* Task brief *
Set each entry down verbatim, omitting images.

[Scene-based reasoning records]
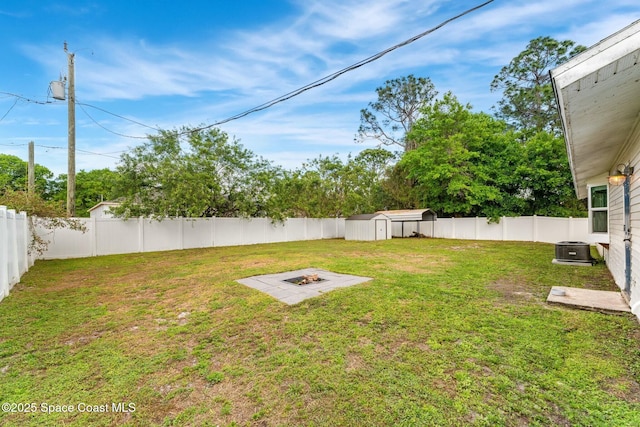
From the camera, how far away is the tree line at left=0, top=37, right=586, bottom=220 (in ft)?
37.7

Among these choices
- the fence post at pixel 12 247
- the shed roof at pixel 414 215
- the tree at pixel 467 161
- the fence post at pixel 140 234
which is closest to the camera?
the fence post at pixel 12 247

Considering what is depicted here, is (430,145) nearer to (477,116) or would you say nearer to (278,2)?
(477,116)

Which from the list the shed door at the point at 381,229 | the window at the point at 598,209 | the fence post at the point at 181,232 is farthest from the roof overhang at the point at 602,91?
the fence post at the point at 181,232

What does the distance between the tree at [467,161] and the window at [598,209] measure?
8.02 meters

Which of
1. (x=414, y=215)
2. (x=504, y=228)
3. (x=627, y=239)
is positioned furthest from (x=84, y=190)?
(x=627, y=239)

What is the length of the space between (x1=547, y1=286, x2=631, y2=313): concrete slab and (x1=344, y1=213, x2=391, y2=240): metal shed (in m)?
11.8

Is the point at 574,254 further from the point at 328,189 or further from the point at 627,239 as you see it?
the point at 328,189

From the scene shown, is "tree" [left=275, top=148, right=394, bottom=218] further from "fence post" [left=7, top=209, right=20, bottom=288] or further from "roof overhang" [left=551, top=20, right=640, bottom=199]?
"roof overhang" [left=551, top=20, right=640, bottom=199]

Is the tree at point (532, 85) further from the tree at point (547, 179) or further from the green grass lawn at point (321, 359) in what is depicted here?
the green grass lawn at point (321, 359)

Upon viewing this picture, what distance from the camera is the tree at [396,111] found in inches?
958

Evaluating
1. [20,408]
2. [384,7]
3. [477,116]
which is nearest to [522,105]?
[477,116]

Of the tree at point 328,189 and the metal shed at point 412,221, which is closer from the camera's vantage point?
the tree at point 328,189

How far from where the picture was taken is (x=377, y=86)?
2541cm

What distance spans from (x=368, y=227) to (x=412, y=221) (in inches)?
157
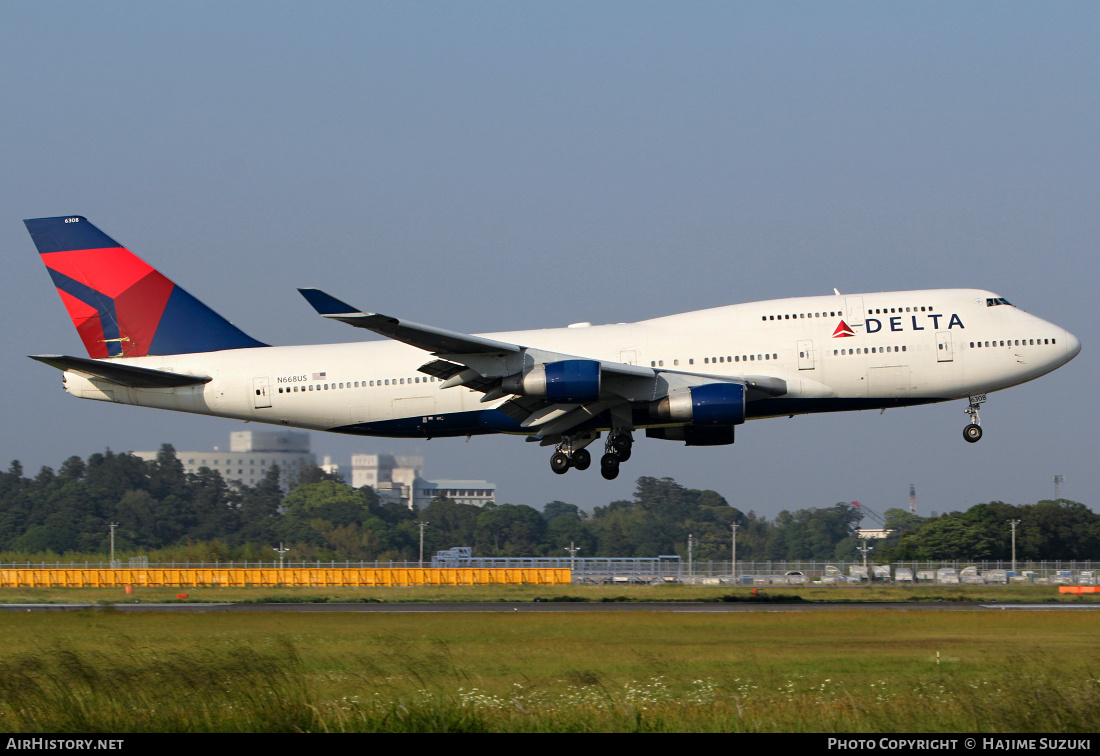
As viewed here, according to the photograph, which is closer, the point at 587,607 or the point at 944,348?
the point at 944,348

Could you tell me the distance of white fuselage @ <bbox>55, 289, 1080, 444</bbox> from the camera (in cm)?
3288

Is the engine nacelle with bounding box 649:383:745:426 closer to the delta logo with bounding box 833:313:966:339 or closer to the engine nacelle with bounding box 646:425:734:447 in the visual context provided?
the engine nacelle with bounding box 646:425:734:447

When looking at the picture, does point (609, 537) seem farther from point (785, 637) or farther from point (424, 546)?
point (785, 637)

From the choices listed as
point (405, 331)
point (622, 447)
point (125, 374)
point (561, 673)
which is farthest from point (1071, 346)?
point (125, 374)

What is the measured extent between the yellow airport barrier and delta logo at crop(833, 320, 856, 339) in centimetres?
2748

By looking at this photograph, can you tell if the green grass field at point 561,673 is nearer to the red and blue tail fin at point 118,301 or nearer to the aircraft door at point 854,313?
the aircraft door at point 854,313

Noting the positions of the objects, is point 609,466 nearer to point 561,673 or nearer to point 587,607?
point 587,607

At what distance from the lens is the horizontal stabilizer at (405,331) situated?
28.5m

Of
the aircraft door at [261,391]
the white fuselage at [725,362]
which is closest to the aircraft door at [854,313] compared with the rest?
the white fuselage at [725,362]

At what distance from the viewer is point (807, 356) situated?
32938 millimetres

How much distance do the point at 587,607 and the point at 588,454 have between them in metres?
4.85

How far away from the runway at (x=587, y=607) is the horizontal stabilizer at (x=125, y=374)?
685 cm

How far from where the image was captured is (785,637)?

* Output *
From the camera, how far away is the tree line at left=0, top=37, right=586, bottom=220 (in ft)?
37.7

Among these choices
- the fence post at pixel 12 247
- the shed roof at pixel 414 215
- the tree at pixel 467 161
- the fence post at pixel 140 234
which is closest to the camera?
the fence post at pixel 12 247

Considering what is depicted here, is (430,145) nearer to (477,116) or would you say nearer to (278,2)?
(477,116)

Which from the list the shed door at the point at 381,229 | the window at the point at 598,209 | the fence post at the point at 181,232 is farthest from the roof overhang at the point at 602,91?
the fence post at the point at 181,232

What does the distance between the tree at [467,161] and the window at [598,209] measure?
8.02 meters

Which of
1. (x=414, y=215)
2. (x=504, y=228)
3. (x=627, y=239)
is positioned furthest from (x=84, y=190)?
(x=627, y=239)

What is the length of the space between (x1=547, y1=286, x2=631, y2=313): concrete slab and (x1=344, y1=213, x2=391, y2=240): metal shed (in m)?
11.8

Is the point at 574,254 further from the point at 328,189 or further from the point at 627,239 as you see it?
the point at 328,189

From the scene shown, is "tree" [left=275, top=148, right=394, bottom=218] further from "fence post" [left=7, top=209, right=20, bottom=288] or further from "roof overhang" [left=551, top=20, right=640, bottom=199]?
"roof overhang" [left=551, top=20, right=640, bottom=199]

Is the tree at point (532, 85) further from the tree at point (547, 179) or further from the green grass lawn at point (321, 359) in what is depicted here?
the green grass lawn at point (321, 359)

Upon viewing this picture, what distance from the camera is the tree at [396,111] found in inches?
958

Evaluating
1. [20,408]
2. [384,7]
3. [477,116]
which is nearest to [522,105]?
[477,116]

Of the tree at point 328,189 and the metal shed at point 412,221, which is closer from the camera's vantage point?
the tree at point 328,189

How far from where the picture was taken is (x=377, y=86)?
2541cm

What distance spans from (x=368, y=227) to (x=412, y=221) (in inches)?
157
As viewed here, according to the photograph, which is closer, the point at 587,607 or the point at 944,348?
the point at 944,348

Could you tell me the distance of white fuselage @ <bbox>55, 289, 1080, 444</bbox> from the camera (in cm)?
3288

Is the engine nacelle with bounding box 649:383:745:426 closer to the delta logo with bounding box 833:313:966:339 or closer to the engine nacelle with bounding box 646:425:734:447 in the visual context provided?
the engine nacelle with bounding box 646:425:734:447

When looking at the picture, does point (609, 537) seem farther from point (785, 637) or farther from point (424, 546)?
point (785, 637)

From the choices listed as
point (405, 331)
point (622, 447)
point (125, 374)
point (561, 673)
which is farthest from point (1071, 346)?
point (125, 374)

What is the measured extent between the yellow airport barrier and delta logo at crop(833, 320, 856, 339) in centimetres?
2748

By looking at this photograph, can you tell if the green grass field at point 561,673 is nearer to the red and blue tail fin at point 118,301 or nearer to the aircraft door at point 854,313?
the aircraft door at point 854,313

Noting the positions of the objects, is point 609,466 nearer to point 561,673 or nearer to point 587,607?
point 587,607

At what distance from the lens is the horizontal stabilizer at (405,331) situated?
28.5m

Of
the aircraft door at [261,391]
the white fuselage at [725,362]
which is closest to the aircraft door at [854,313] compared with the rest?
the white fuselage at [725,362]

At what distance from the viewer is point (807, 356) situated?
32938 millimetres

How much distance do the point at 587,607 and the point at 588,454 have between them in metres?
4.85

How far away from the runway at (x=587, y=607) is the horizontal stabilizer at (x=125, y=374)?
685 cm

How far from where the image was captured is (785,637)?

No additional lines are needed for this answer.